The paper introduces geometry-aware uncertainty sets as a modeling contribution to handle joint position and orientation errors under blockage, then applies standard robust optimization tools (S-procedure, BCD, MM, penalty methods) to maximize sum rate subject to secrecy constraints. The 4.7 dB gain is obtained from Monte-Carlo simulations against fixed-antenna baselines and does not reduce to any quantity defined by the optimization variables or by self-citation of prior results from the same authors. No step equates a claimed performance metric to a fitted parameter or renames an input as a prediction; the derivation remains self-contained against external benchmarks.

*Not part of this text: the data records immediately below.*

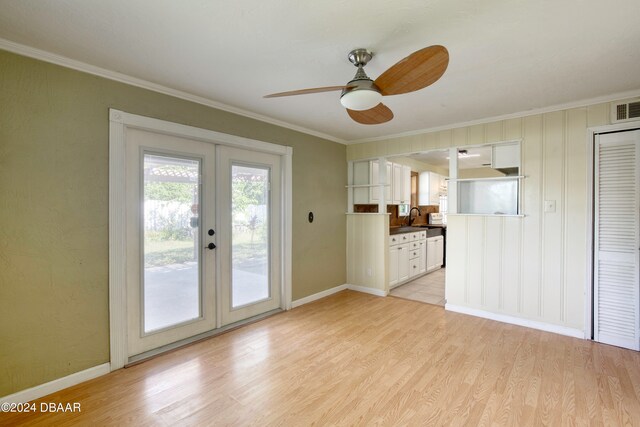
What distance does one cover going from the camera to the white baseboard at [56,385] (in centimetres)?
205

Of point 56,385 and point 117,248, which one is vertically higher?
point 117,248

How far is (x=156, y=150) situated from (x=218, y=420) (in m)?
2.31

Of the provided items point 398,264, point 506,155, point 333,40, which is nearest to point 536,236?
point 506,155

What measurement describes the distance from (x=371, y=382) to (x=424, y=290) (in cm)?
290

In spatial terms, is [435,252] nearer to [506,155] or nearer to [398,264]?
[398,264]

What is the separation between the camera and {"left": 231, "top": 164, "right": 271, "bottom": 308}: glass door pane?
3.44 meters

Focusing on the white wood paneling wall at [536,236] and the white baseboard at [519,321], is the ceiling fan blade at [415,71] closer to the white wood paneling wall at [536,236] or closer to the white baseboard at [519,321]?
the white wood paneling wall at [536,236]

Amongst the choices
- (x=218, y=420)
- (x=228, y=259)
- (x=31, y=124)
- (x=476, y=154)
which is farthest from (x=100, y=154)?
(x=476, y=154)

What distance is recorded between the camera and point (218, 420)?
192 centimetres

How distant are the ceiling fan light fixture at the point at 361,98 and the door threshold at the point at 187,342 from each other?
8.81 feet

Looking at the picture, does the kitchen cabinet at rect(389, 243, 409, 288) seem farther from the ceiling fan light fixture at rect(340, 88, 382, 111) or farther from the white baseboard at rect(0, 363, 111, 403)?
the white baseboard at rect(0, 363, 111, 403)

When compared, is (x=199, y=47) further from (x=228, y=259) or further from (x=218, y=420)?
(x=218, y=420)

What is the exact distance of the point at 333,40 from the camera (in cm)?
195

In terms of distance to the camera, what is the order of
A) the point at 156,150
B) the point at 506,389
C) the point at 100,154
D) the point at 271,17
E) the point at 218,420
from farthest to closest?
the point at 156,150, the point at 100,154, the point at 506,389, the point at 218,420, the point at 271,17
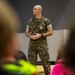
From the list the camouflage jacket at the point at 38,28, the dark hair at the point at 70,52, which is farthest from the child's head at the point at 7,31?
the camouflage jacket at the point at 38,28

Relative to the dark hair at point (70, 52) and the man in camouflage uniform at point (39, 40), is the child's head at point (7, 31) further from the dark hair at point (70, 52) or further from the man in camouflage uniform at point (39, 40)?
the man in camouflage uniform at point (39, 40)

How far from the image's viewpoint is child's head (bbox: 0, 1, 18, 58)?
0.84 meters

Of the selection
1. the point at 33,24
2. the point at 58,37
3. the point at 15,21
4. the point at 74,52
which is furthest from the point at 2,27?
the point at 58,37

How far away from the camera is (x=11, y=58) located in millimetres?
894

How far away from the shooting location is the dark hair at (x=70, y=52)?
953 millimetres

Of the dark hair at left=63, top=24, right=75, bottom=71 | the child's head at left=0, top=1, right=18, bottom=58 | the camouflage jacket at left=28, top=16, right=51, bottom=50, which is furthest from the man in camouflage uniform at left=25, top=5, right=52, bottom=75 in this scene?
the child's head at left=0, top=1, right=18, bottom=58

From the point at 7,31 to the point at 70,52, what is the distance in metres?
0.27

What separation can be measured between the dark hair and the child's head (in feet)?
0.66

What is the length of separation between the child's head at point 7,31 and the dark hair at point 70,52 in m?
0.20

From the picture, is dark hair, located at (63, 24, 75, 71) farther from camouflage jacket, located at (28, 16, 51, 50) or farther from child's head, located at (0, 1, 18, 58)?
camouflage jacket, located at (28, 16, 51, 50)

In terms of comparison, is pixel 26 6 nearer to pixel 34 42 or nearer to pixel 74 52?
pixel 34 42

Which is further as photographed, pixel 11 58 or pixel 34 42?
pixel 34 42

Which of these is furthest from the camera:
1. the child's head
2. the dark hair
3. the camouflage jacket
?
the camouflage jacket

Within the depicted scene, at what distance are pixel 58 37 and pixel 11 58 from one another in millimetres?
5944
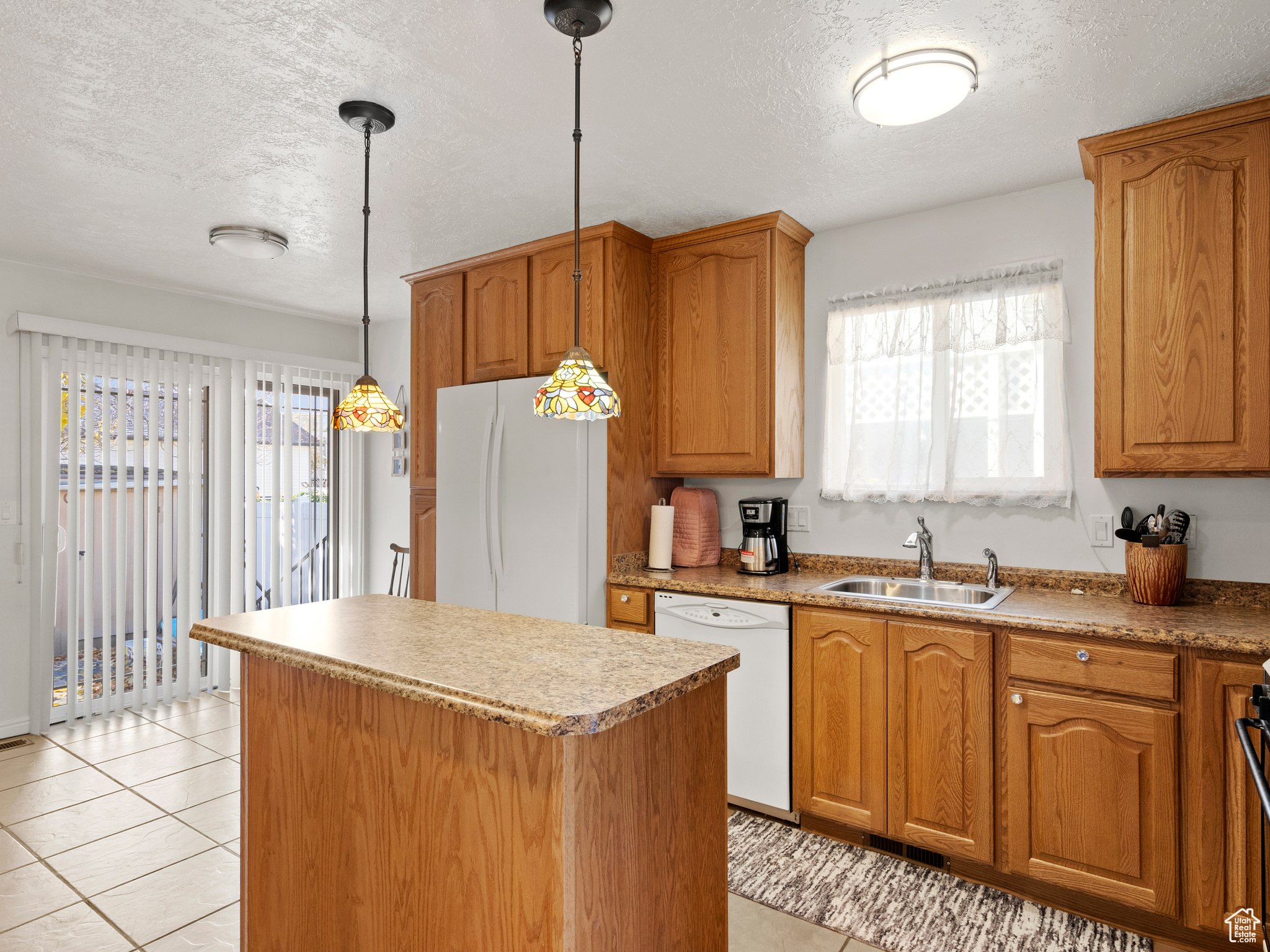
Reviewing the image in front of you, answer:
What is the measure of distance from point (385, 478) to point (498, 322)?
2.08 meters

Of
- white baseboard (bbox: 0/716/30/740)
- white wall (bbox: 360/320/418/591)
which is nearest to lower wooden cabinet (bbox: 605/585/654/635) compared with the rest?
white wall (bbox: 360/320/418/591)

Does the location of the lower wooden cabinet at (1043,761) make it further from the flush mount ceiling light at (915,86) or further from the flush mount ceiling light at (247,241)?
the flush mount ceiling light at (247,241)

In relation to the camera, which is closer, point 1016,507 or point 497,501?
point 1016,507

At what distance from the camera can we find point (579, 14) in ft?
5.50

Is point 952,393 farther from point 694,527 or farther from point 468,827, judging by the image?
point 468,827

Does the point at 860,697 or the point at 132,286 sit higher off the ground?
the point at 132,286

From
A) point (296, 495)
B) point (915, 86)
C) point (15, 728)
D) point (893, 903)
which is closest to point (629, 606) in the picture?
point (893, 903)

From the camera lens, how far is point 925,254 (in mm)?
3031

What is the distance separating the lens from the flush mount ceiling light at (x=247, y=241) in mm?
3213

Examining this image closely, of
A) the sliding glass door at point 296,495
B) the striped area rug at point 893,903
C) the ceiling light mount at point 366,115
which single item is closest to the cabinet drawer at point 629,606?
the striped area rug at point 893,903

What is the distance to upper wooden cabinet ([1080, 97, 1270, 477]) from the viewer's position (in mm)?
2125

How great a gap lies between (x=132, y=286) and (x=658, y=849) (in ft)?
14.1

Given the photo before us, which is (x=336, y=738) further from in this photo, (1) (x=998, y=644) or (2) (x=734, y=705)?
(1) (x=998, y=644)

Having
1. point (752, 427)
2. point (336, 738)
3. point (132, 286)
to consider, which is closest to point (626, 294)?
point (752, 427)
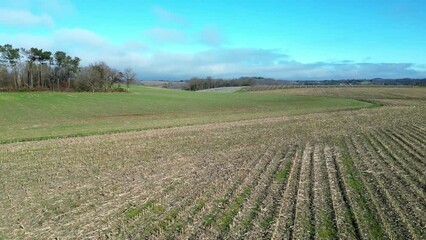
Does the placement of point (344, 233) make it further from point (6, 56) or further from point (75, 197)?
point (6, 56)

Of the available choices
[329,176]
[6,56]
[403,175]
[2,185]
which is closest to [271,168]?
[329,176]

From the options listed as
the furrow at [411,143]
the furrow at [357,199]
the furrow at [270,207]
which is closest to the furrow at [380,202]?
the furrow at [357,199]

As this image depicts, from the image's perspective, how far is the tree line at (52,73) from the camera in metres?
98.6

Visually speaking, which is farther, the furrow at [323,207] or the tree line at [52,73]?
the tree line at [52,73]

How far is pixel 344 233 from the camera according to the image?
7.62 metres

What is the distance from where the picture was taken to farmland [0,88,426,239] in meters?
8.10

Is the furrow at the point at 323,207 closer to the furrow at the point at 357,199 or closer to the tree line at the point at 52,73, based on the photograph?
the furrow at the point at 357,199

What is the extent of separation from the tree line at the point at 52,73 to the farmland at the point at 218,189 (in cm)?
8308

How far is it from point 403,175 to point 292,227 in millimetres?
6686

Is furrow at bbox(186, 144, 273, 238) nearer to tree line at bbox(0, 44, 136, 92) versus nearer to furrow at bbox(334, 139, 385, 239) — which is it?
furrow at bbox(334, 139, 385, 239)

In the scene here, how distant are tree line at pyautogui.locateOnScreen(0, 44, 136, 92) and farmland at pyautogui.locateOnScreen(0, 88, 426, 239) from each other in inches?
Answer: 3271

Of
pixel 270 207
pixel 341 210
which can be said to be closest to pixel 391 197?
pixel 341 210

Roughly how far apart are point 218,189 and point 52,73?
365ft

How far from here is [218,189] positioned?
439 inches
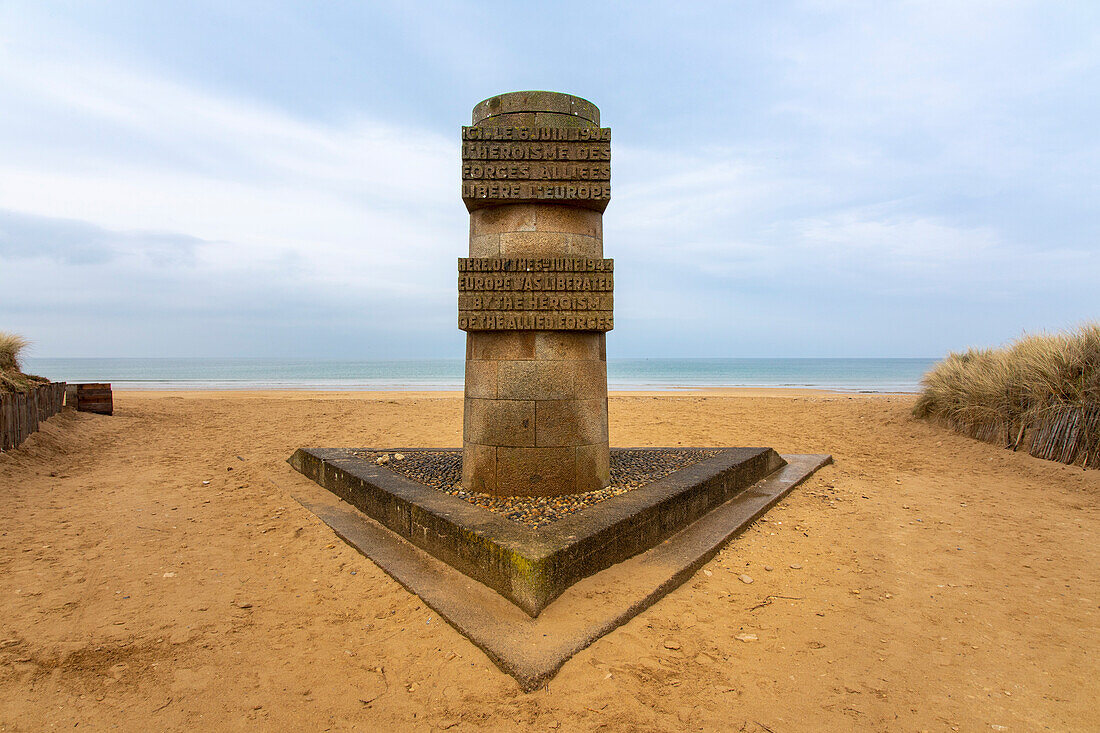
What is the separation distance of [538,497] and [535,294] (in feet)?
6.88

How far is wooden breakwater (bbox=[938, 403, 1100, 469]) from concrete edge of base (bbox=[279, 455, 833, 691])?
5.82 meters

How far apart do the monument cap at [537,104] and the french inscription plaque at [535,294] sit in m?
1.64

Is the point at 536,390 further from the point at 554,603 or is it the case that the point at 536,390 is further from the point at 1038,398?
the point at 1038,398

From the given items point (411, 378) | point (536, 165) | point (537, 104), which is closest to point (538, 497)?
point (536, 165)

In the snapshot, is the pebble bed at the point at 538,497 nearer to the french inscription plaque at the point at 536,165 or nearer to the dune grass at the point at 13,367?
the french inscription plaque at the point at 536,165

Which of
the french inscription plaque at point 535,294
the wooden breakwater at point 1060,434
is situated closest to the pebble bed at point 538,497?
the french inscription plaque at point 535,294

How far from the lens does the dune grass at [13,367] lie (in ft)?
34.6

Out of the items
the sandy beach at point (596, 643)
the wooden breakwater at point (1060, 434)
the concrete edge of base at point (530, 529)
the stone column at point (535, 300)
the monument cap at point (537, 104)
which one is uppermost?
the monument cap at point (537, 104)

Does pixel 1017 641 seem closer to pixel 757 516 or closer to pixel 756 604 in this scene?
pixel 756 604

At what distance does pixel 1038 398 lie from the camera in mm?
9742

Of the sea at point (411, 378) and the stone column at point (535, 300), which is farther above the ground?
the stone column at point (535, 300)

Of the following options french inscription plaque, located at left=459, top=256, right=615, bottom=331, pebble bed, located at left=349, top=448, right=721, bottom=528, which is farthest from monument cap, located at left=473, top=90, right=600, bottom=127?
pebble bed, located at left=349, top=448, right=721, bottom=528

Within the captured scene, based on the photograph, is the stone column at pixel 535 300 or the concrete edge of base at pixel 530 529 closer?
the concrete edge of base at pixel 530 529

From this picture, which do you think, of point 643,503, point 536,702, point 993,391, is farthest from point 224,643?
point 993,391
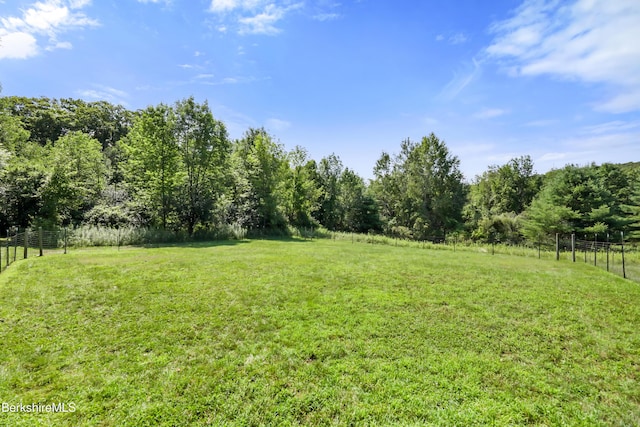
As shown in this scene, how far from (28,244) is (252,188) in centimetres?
1510

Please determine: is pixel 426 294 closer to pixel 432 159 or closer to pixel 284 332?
pixel 284 332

Axiom & Free-Parameter Ledger

0 free parameters · 1 axioms · 1 invented entities

The paper adds a new modeling construct (geometry-aware sets) and an optimization framework. No large set of fitted constants or invented physical entities; the uncertainty sets are the primary modeling addition.

axioms (1)
  • domain assumption Imperfect CSI characterized by position and orientation errors for multi-antenna eavesdroppers in the presence of blockages.
    Invoked to motivate and construct the geometry-aware uncertainty sets for the robust formulation.
invented entities (1)
  • Geometry-aware uncertainty sets no independent evidence
    purpose: To jointly model eavesdropper position and array-orientation errors in a manner suitable for spatially distributed pinching antennas.
    New modeling construct introduced to avoid overly conservative linear bounds.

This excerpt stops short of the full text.